DIRECTION
From the dyno forum thread below, write out the passage starting with "I dynoed my" and going on through "some more goodies.", swapping "mufflers" out for "catalytic converters".

━━━ TEXT BLOCK ━━━

# Baseline Dyno



## Richdawg192 (May 11, 2006)

I dynoed my car at Corvette Masters and the results were 326.53 hp and 322.51 tq. The only thing that I have done to my car is remove the mufflers. Is this about where im supose to be at or is there something up. On the a/f graph im running pretty rich also, so I know a tune would give me some more. Im calling this my baseline because I wanna get to or over the 400 rwhp. I have the LPE and Kooks LT sitting in the other room and waiting to save some more money for some more goodies.
Some other news also I went to Speed World yesterday and finally got in the 13's high 13's. I still spun a lot in first even with 28 psi. 13.896 1/4. At speed world thats pretty good there was another guy there that was running 14.200 and up with the exact same car. (color and all)


----------



## raven1124 (Sep 23, 2005)

I take it your car is an A4, right?


----------



## Richdawg192 (May 11, 2006)

M6. But I did race a a4 last time and beat it. I think I could of got it lower if my r.t. was better and 60 ft time. (2.19). But Im no vet when it comes to drag racing its my third time at the track so Im only gonna get better.

━━━ DATASET CONTENT ━━━

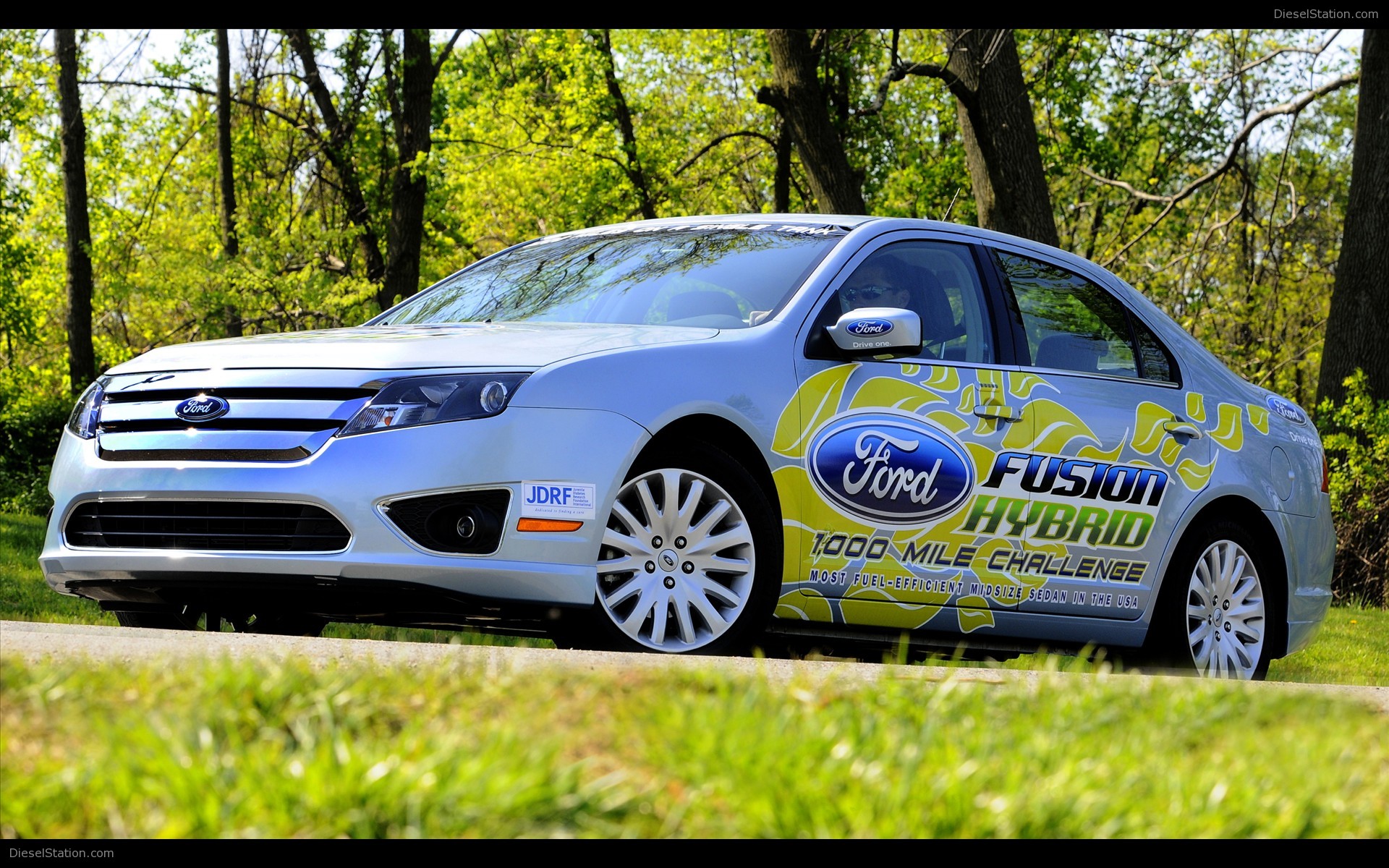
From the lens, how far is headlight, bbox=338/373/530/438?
4.86 metres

━━━

RESPONSE
I dynoed my car at Corvette Masters and the results were 326.53 hp and 322.51 tq. The only thing that I have done to my car is remove the catalytic converters. Is this about where im supose to be at or is there something up. On the a/f graph im running pretty rich also, so I know a tune would give me some more. Im calling this my baseline because I wanna get to or over the 400 rwhp. I have the LPE and Kooks LT sitting in the other room and waiting to save some more money for some more goodies.